Graphene anchored mesoporous MnO2 nanostructures as stable and high-performance anode materials for Li-ion batteries

Abstract

Among various transition metal oxides, MnO2 is a promising anode material for Li-ion battery applications due to its lower discharge potential, good capacity and high abundance. However, poor electronic conductivity hampers its practical applications. Herein we report two unique mesoporous MnO2–graphene composites, M1-MnO2-G and M8-MnO2-G, where M1 and M8 represent the use of specific silica template, MCM-41 and MCM-48 respectively in deriving these phases.
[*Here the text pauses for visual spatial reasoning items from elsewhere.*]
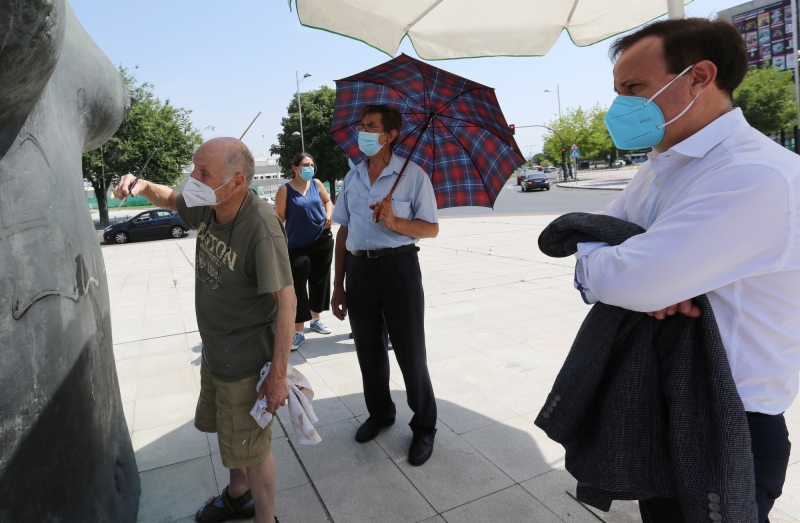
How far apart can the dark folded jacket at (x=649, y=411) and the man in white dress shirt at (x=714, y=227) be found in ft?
0.19

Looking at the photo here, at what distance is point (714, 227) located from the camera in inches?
48.9

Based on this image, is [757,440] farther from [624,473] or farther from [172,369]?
[172,369]

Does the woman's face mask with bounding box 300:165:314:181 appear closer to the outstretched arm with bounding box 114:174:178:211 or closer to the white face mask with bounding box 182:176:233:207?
the outstretched arm with bounding box 114:174:178:211

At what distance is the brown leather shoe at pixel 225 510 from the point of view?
8.51 ft

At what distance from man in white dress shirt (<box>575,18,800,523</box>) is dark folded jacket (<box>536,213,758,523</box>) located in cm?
6

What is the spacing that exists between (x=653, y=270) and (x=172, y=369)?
450 centimetres

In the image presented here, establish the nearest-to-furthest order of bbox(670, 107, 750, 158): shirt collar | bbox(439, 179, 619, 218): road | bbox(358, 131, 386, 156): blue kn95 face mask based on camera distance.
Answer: bbox(670, 107, 750, 158): shirt collar, bbox(358, 131, 386, 156): blue kn95 face mask, bbox(439, 179, 619, 218): road

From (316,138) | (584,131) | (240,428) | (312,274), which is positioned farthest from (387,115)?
(584,131)

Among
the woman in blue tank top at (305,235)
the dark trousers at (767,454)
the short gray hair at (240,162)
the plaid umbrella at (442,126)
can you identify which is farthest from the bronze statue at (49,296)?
the woman in blue tank top at (305,235)

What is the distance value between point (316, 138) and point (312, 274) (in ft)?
123

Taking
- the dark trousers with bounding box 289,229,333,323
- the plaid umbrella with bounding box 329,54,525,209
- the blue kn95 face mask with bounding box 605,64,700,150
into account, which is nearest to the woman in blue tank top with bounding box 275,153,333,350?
the dark trousers with bounding box 289,229,333,323

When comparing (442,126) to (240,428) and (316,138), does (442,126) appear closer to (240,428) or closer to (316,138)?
(240,428)

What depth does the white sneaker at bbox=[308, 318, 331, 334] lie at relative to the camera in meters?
5.70

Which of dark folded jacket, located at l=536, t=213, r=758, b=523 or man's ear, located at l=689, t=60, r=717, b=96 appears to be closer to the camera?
dark folded jacket, located at l=536, t=213, r=758, b=523
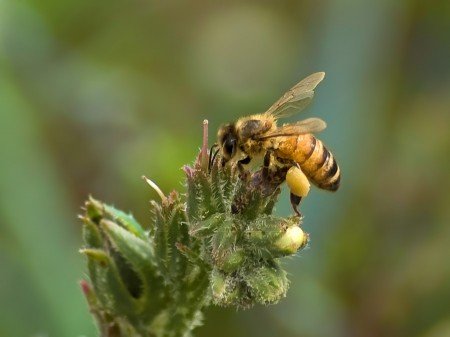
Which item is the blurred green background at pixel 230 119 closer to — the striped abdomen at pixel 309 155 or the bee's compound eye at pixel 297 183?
the striped abdomen at pixel 309 155

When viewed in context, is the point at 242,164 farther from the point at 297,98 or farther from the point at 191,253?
the point at 297,98

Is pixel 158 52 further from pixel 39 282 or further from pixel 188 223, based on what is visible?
pixel 188 223

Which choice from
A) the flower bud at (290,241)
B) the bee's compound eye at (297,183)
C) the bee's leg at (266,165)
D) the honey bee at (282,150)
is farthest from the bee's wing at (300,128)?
the flower bud at (290,241)

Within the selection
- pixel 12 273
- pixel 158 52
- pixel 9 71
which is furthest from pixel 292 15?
pixel 12 273

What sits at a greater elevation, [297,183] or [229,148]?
[229,148]

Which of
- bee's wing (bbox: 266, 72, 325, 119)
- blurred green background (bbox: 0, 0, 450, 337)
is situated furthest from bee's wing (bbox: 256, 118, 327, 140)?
blurred green background (bbox: 0, 0, 450, 337)

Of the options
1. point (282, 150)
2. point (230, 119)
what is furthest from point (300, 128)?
point (230, 119)
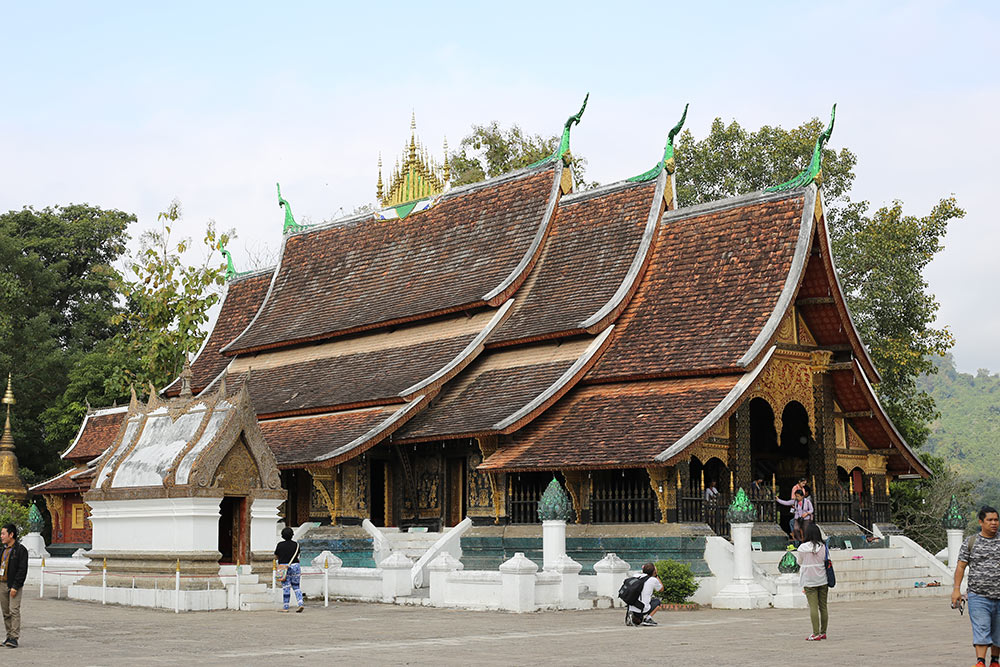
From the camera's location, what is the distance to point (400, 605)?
17.8 meters

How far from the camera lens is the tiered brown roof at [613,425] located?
1852cm

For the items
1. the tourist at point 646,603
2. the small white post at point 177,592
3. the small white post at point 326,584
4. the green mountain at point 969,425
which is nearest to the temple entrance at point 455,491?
the small white post at point 326,584

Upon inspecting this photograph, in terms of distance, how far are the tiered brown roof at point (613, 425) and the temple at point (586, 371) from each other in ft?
0.13

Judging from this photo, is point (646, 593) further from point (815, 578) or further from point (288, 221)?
point (288, 221)

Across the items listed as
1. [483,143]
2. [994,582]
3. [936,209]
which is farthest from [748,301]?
[483,143]

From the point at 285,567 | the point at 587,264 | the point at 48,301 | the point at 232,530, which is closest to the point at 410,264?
the point at 587,264

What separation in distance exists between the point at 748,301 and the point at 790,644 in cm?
933

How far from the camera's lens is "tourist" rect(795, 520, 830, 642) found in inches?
479

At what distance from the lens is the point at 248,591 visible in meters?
16.6

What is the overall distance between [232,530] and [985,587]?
38.8ft

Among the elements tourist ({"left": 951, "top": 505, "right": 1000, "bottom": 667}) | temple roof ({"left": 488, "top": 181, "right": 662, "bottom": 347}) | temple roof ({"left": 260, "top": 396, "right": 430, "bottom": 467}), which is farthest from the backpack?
temple roof ({"left": 260, "top": 396, "right": 430, "bottom": 467})

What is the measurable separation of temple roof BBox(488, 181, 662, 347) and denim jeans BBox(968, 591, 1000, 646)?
478 inches

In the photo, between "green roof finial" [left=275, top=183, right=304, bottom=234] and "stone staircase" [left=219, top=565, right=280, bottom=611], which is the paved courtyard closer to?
"stone staircase" [left=219, top=565, right=280, bottom=611]

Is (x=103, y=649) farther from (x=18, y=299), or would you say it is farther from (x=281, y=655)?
(x=18, y=299)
Our results show that as anode materials for Li-ion battery application, both the composites exhibit good cycling stability, high discharge capacity, and superior rate performance. For instance, M1-MnO2-G and M8-MnO2-G deliver stable discharge capacity of 1112 mA h g−1 and 1494 mA h g−1 at C/5 rate. The high specific capacities and superior rate performance of the composites are due to the synergistic effects of graphene integrated mesoporous MnO2. The mesoporous architecture with nano-size wall thickness provides shorter diffusion paths for Li+ ion conduction in addition to facilitating uniform electrolyte infiltration throughout the electrode, while the graphene enhances the electronic conductivity and mechanical strength of the composite electrode. Full cell studies using mesoporous MnO2-Graphene composites anode against LiNi0.8Mn0.1Co0.1O2 cathode (M8-MnO2-G║LiNMC811) indicate very stable capacity (200 cycles at 0.1C) and high rate (5C) performance.